═════ RAW DATA
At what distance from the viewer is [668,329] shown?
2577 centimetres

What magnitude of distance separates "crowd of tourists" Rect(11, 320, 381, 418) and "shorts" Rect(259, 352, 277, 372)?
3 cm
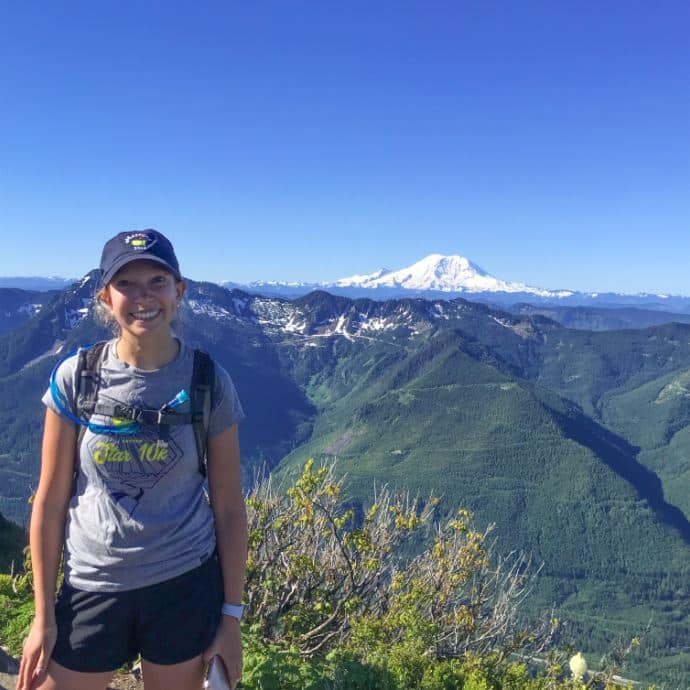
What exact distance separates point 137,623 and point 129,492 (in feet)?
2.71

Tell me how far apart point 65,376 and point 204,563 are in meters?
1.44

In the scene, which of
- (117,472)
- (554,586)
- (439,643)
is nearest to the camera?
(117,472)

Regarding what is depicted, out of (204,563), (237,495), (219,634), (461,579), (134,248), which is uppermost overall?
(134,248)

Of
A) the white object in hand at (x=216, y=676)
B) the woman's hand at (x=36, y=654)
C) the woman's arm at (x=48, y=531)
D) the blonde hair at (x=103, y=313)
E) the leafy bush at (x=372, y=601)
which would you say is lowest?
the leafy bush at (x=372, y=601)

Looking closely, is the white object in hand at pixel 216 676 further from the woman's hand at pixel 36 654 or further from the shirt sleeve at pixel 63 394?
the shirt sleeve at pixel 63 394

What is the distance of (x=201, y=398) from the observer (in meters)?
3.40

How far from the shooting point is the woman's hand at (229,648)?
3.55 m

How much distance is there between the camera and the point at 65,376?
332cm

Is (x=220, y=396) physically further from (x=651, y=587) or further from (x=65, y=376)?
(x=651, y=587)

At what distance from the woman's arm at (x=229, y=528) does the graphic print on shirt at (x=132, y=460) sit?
══════════
═════ RAW DATA
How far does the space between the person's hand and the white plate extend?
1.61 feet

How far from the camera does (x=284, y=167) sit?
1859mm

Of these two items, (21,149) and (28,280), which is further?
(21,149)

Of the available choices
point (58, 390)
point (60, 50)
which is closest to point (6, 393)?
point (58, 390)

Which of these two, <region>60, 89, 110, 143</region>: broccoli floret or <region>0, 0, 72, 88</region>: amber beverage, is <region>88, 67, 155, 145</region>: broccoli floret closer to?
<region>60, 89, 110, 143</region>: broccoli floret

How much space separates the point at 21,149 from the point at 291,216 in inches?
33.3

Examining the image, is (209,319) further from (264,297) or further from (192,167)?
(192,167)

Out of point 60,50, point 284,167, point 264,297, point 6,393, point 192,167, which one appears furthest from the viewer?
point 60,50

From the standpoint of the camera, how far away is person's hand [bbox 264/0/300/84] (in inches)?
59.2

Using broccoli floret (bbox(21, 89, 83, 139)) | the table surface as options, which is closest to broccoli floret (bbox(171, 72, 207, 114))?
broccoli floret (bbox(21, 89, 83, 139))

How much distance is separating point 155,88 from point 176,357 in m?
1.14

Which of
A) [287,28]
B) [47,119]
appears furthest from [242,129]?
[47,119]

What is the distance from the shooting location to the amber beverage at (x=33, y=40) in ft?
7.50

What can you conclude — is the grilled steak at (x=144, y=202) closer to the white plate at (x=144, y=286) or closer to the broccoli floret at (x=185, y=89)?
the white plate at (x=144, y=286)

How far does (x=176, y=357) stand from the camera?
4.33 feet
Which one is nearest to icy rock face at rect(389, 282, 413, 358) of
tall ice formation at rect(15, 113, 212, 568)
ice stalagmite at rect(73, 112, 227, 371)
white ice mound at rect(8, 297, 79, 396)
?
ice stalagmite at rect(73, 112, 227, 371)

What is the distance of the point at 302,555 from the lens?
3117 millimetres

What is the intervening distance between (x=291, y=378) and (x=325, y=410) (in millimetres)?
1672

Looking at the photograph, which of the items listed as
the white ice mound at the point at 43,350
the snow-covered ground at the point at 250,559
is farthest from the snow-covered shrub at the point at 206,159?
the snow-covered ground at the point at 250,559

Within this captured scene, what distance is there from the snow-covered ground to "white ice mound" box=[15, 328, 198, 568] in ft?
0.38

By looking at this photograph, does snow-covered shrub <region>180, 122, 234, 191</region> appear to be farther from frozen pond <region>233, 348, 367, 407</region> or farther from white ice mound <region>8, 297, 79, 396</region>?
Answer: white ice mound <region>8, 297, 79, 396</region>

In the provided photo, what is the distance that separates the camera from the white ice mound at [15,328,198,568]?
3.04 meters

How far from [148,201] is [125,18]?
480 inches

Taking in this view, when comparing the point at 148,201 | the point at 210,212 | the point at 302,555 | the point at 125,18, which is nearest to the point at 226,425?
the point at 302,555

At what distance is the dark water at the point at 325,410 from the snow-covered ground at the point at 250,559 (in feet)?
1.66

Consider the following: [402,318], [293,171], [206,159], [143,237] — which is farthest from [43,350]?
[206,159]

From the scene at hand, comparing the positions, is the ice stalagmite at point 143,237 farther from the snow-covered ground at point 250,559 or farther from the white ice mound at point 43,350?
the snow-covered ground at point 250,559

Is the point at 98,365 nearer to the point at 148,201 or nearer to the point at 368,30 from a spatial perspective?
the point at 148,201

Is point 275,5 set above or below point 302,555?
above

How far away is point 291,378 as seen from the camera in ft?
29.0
══════════
═════ RAW DATA
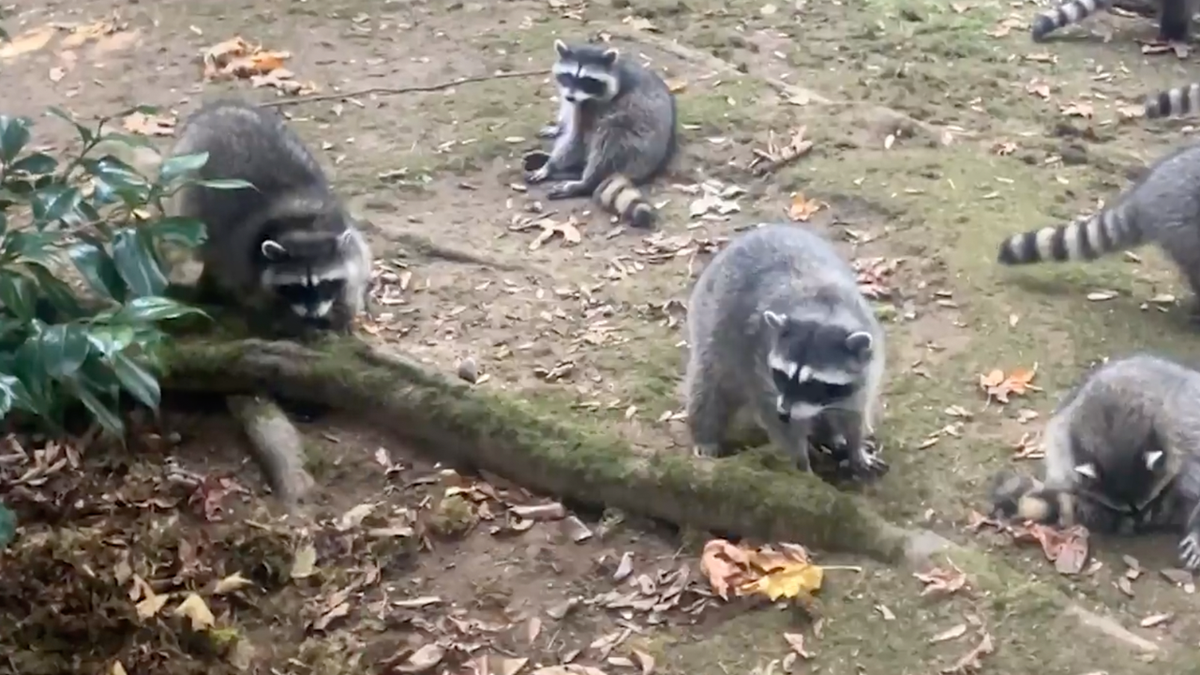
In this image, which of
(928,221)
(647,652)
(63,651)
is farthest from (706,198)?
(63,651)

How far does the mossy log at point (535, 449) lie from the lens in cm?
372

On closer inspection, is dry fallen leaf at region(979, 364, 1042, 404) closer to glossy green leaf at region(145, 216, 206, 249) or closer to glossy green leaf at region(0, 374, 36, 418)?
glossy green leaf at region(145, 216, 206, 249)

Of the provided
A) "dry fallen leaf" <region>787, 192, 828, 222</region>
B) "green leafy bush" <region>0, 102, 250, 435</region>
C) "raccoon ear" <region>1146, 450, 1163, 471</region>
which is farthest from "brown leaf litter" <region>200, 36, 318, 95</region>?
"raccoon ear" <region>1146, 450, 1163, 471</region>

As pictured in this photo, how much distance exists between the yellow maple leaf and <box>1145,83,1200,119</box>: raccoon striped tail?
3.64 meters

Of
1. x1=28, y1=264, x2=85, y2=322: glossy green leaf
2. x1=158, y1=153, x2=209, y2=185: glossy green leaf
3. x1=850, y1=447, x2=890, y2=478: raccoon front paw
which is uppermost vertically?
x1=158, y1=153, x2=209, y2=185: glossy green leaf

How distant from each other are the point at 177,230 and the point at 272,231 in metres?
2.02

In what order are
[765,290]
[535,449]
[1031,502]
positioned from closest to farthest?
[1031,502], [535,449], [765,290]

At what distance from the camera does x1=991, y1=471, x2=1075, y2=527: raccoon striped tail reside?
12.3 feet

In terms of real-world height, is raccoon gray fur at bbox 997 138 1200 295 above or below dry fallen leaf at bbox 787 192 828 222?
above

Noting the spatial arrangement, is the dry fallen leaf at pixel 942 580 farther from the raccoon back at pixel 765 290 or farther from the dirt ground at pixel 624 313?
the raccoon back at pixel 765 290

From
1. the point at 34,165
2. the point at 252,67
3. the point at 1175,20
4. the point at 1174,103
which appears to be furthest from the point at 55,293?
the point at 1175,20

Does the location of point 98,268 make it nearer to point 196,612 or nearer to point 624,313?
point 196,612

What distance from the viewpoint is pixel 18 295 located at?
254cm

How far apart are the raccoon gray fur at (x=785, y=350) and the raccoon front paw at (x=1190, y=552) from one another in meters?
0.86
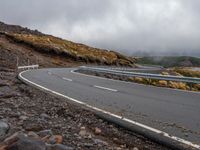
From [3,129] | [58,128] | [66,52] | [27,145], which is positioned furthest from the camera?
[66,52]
══════════
THE TASK: Extract every line of the data above that contains the string "bbox", matching case exactly.

WRITTEN ANSWER:
From the standpoint of the camera, how far away is person's hand [bbox 264/0/300/84] (in inches)?
Using broccoli floret (bbox(21, 89, 83, 139)) | the table surface as options, which is closest to broccoli floret (bbox(171, 72, 207, 114))?
broccoli floret (bbox(21, 89, 83, 139))
In terms of real-world height, is raccoon gray fur at bbox 997 138 1200 295 above or below dry fallen leaf at bbox 787 192 828 222?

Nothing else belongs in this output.